Date/Time
Date(s) - 1 Oct 2015
4:30 PM - 6:00 PM
Location
Amado Recital Hall, Irvine Auditorium
Category(ies) No Categories
Thursday, 10/1/15 | W. F. Vande Walle, Professor of Japanese Studies, Katholieke Universiteit Leuven – “From Herbals to Natural History: The Case of Tokugawa Japan”
4:30-6:00 PM, Amado Recital Hall, Irvine Auditorium
Reception to follow in Cafe 58
Before the sixteenth century, herbalists and phytographers relied on Greek and Roman texts, notably Dioscorides’ De materia medica, rather than on empirical observation. When Renaissance botanists tried to correlate Dioscorides’ plant descriptions to the reality of their native floras, they found many discrepancies. Thus they realized that their compass was not reliable, and classical authority had to be supplanted by empirical scrutiny. German botanists were the first to initiate this paradigm shift, followed by their colleagues in the Low Countries, among others Rembert Dodoens (1516/17-1585). The herbals they produced gradually shifted their focus from healing to inventorying, thus helping to lay the foundation for the development of natural history.
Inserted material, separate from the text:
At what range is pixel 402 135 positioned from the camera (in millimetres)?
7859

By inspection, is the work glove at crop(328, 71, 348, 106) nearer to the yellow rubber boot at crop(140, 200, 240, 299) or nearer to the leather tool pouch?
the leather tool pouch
Herbal studies in Japan, like many other fields of science, were based on knowledge transmitted from China. Some polymaths, including Kaibara Ekiken (1630-1714) and 平賀源内 (1728-1779), to some extent inspired by Dodoens’ herbal and Jan Jonsten’s (1603-1675) works on natural history, started questioning this classical authority and stressed the need for empirical study, thus generating a paradigm shift that was analogous to the one made in the West. However, while in the West the herbal tradition represented by Dodoens was superseded by natural history, in Japan both traditions co-existed for a long time. While in the 1820’s the integral translation of Dodoens’ herbal was under way, Itô Keisuke (1803-1901) was preparing the first introduction of the Linnaean system in Japan. His comprehensive presentation of the Linnaean system, Nihon sanbutsushi 日本産物志 was only published in 1873, five years after the Meiji Restoration.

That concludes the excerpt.